● **GIVEN MATERIAL**:
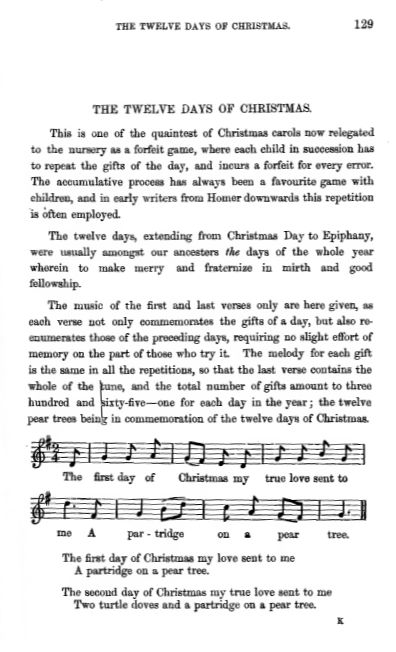 Twelve Days of Christmas - Notes on the Festival and the Carol
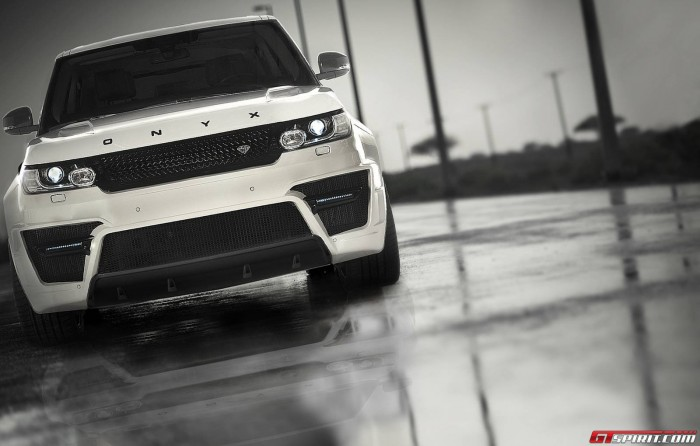 2014 Range Rover Sport San Marino от Onyx Concept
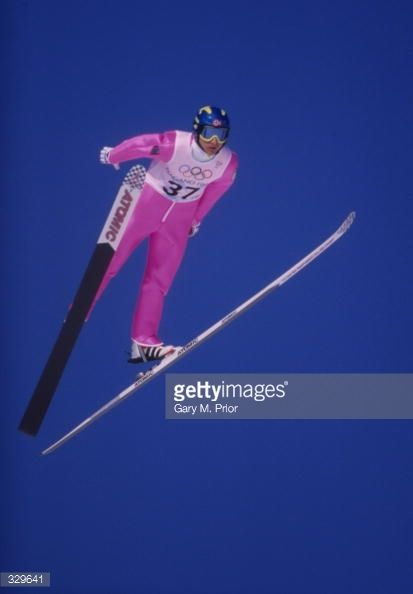 Espen Bredesen of Norway takes a jump during the K90 ski jump in Hakuba during the 1998 Winter Olympic Games in Nagano Japan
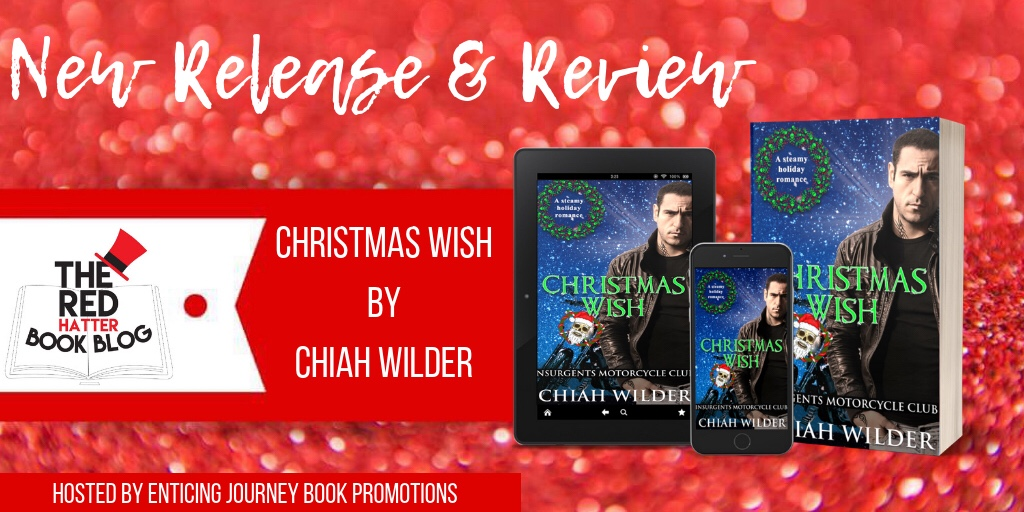 New Release Review Giveaway Christmas List By Chiah Wilder The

● **WORK ORDER**:
Output the material above exactly, without pictures.

● **RESULT OF THE EXERCISE**:
 Twelve Days of Christmas - Notes on the Festival and the Carol
 2014 Range Rover Sport San Marino от Onyx Concept
 Espen Bredesen of Norway takes a jump during the K90 ski jump in Hakuba during the 1998 Winter Olympic Games in Nagano Japan
 New Release Review Giveaway Christmas List By Chiah Wilder The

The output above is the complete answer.